McElheny and McNeill walked into a classroom filled with high school administrators, their families and Jon Gibson, admissions counselor at Seton Hill University, who named them Seton Scholars and presented them with large commemorative checks symbolic of the awarded scholarship that will cover their full tuition for four years at Seton Hill.
Seton Scholars are awarded to incoming freshmen who excel academically and submit a letter of recommendation and essay on why they will succeed at the school. McElheny and McNeill are two of 12 scholarship recipients named each year, two in each of the university's academic divisions, based on the students' selected majors.
This is the first year since the Seton Scholars program started that more than one Seton Scholar was named from the same high school, according to Gibson.
McElheny, 17, is an honors student and a defender on the Shaler Area Titan soccer team.

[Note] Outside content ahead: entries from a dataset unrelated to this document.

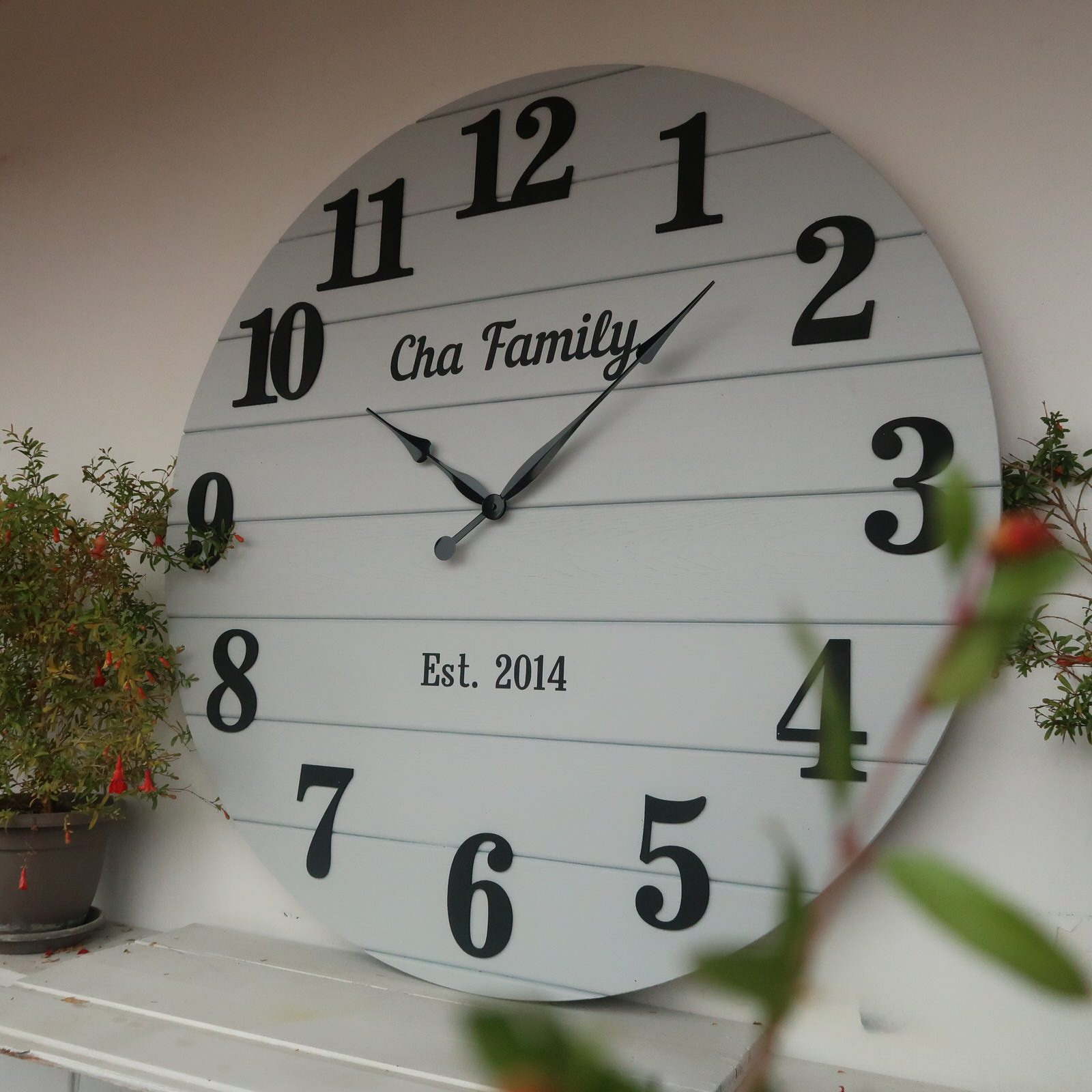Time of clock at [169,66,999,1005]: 10:07
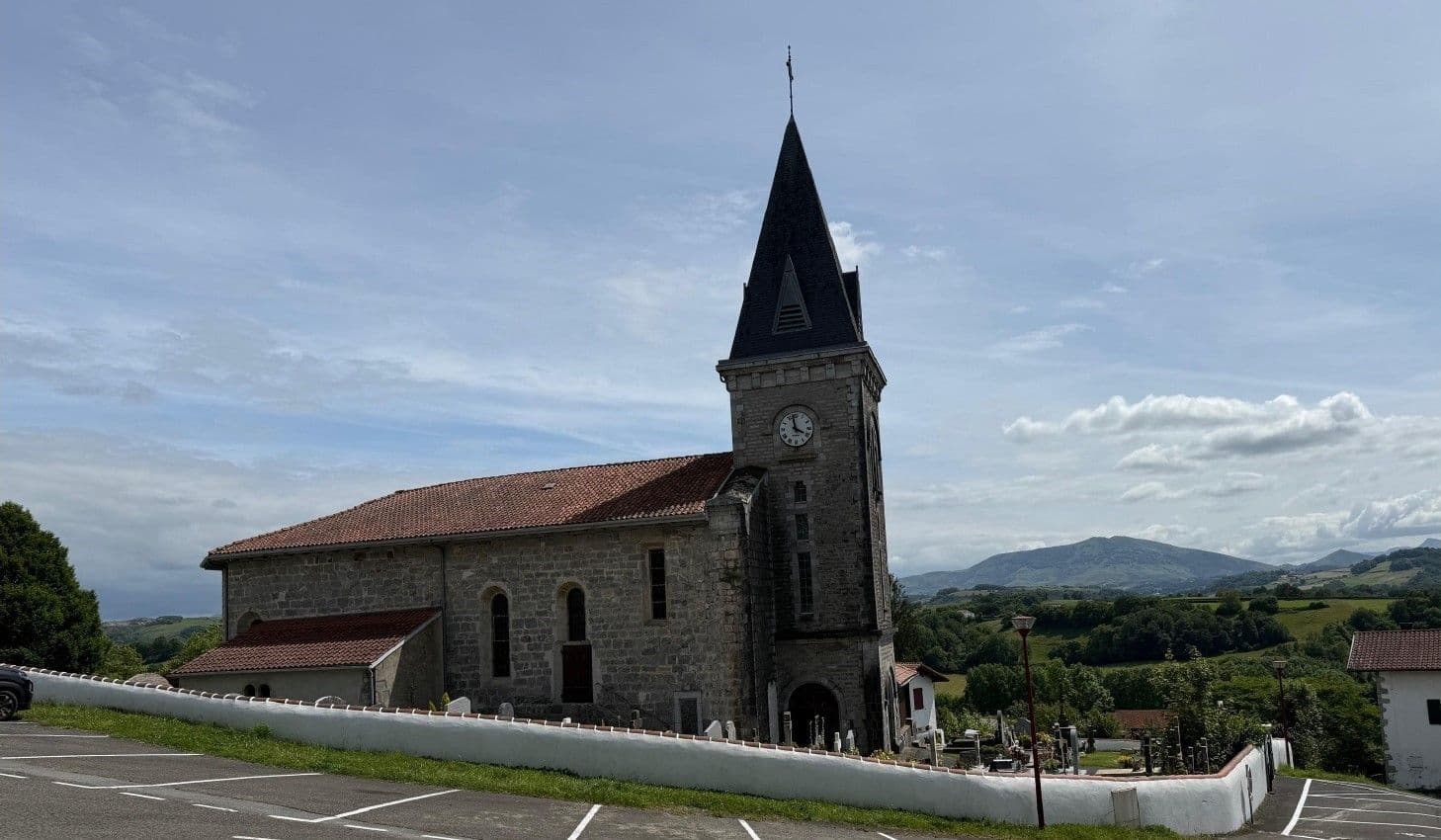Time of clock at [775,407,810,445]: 3:58
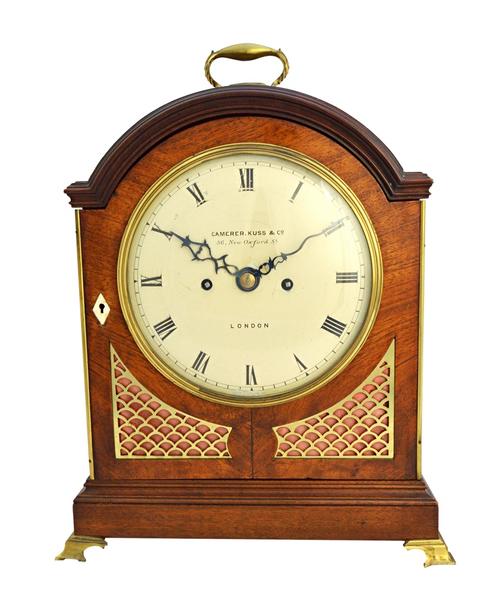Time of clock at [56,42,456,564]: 1:50
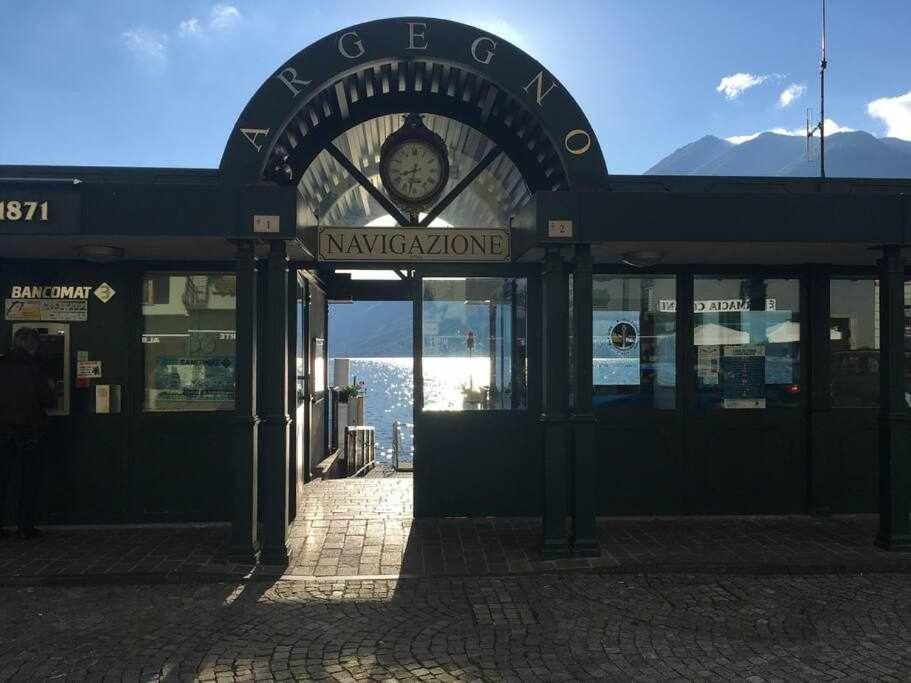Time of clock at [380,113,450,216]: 8:32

Seton Hill was the first college he visited during his junior year of high school, but it wasn't until January that he started to look at it closely after staying with the university soccer team on campus.
McElheny had been accepted to the honors college and applied for the Seton Scholars program but hadn't given it a second thought until he saw the check presented to him for more than $116,000.
“I was really shocked,” McElheny said about the scholarship award. “I didn't expect to get it because I'm not the best writer.”
“It's an honor. I never expected it to be me, but I'm glad it is.”
The week turned out to be a defining turn of events that solidified McElheny's plans for the next four years. Just days before receiving the scholarship check, McElheny officially signed with the Seton Hill Griffins soccer team.
“It's been an exciting week,” he said.
McElheny plans to study criminal justice with the hopes of pursuing a career in homeland security, a police K9 unit or narcotics investigation following graduation.
McNeill, 18, had all but resigned himself to the fact that he wasn't accepted to the Seton Scholars program after not hearing from the university by the end-of-February deadline until he walked in to the room full of family, high school administrators and the Seton Hill admissions counselor holding a check with his name on it.
“I was pretty shocked,” McNeill said. “It took a little to sink in.”
The AP student carries a cumulative grade-point average of more than 4.0 and plays on the Titan boys tennis team. McNeill plans to study history and might pursue a teaching position or law school after graduation and said the Seton Scholar program will help him achieve his goals.
“It's definitely an honor and a blessing, and I feel extremely lucky,” McNeill said of the scholarship. “I feel I put in a lot of hard work these last 12 years, and I feel it has paid off. I hope to continue to work hard in college and in the rest I do.”